How to Price Your Rental Property
Rent should be enough to cover the mortgage payment, taxes, insurance, and set a little aside for repairs. However, that’s not the whole picture when it comes to pricing a rental property. You also have to factor local market conditions. Setting the rent too high could cause your property to sit vacant, while pricing it too low could mean losing money.
To price your rental property, compare it to similar homes in the same neighborhood and talk to your trusted Realtor. Don’t just pay attention to the number of bedrooms and bathrooms. A home’s appearance and amenities also affects its rental value. Is your property updated and well-maintained, or is it lackluster compared to rentals at the top of the local price range?
How to Prepare Your Property for Renters
Don’t expect to list your property as-is and fetch top-tier rents — nor top-tier renters. If you want to reap higher profits from your rental property and boost its value, consider investing in affordable upgrades first.
Painting is perhaps the easiest way to make your investment property look clean and inviting. Interior painting is important because it erases old smells, but don’t underestimate the impact of exterior paint. While it’s a big project that can cost thousands depending on square footage, height, and siding material, fresh paint hides the little flaws that make a property look drab from the street and, in turn, makes your property more desirable.
Another project that’s worthwhile (if a bit costly) is replacing kitchen appliances. Many investment properties come with old appliances that have seen lots of wear and tear over the years. Rather than buying top-of-the-line new appliances, save money with gently used appliances in modern finishes like stainless steel and matte black.
If you really want to raise the value of your rental property, install a washer and dryer (installing a dryer costs $396 on average). Doing laundry at a laundromat is expensive, and renters will pay a premium to avoid the cost and inconvenience.
How (and Where) to Find Good Tenants
These amenities don’t just help investors maximize the monthly rent check. They also help attract quality, long-term tenants. People who care about a home’s condition are more likely to treat it like their own, reducing what you spend on repairs and turnover. Long-term tenants will also be attracted to amenities that are good for families, like an updated kitchen, laundry, and a fenced backyard.

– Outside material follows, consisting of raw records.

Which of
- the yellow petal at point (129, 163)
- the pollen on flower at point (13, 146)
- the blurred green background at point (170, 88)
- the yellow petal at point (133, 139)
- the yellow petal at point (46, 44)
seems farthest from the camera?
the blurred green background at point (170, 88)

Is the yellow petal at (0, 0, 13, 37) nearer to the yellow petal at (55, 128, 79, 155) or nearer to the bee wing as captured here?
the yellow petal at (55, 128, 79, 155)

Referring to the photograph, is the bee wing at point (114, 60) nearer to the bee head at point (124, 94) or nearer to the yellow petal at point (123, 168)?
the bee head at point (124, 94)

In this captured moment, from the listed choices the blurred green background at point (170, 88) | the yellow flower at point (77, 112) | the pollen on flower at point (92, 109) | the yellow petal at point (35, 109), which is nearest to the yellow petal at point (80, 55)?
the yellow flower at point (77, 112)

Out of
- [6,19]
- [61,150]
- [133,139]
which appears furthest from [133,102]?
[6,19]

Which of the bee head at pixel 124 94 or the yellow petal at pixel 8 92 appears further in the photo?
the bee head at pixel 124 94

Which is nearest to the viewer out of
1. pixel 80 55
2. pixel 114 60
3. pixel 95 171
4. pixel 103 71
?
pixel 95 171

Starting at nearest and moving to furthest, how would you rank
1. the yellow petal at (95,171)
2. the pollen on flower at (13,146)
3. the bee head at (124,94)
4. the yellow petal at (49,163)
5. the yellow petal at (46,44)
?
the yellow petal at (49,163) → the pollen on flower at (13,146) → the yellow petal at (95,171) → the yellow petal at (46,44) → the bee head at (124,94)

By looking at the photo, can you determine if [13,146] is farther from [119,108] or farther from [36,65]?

As for where to advertise your rental property, that depends on the local market. In a city where rentals are in high demand, simply putting a sign in the yard could be enough to have renters knocking on your door. However, most landlords have to do a little more legwork to find tenants. In addition to posting on certain rental sites, remember that your Realtor is the best source for help, and many offer rental listing and property management services. Included in a rental listing, the real estate company will screen the tenants, get the security deposit and first month’s rent, coordinate the lease signing, and if the landlord chooses, manage the property.
Renters want more than a place to live — they want a home. Luckily, creating a space that tenants will love is good business for property investors, too. When you invest in your rental property and price it right, you make it easier to find the kind of tenants that make landlording worthwhile.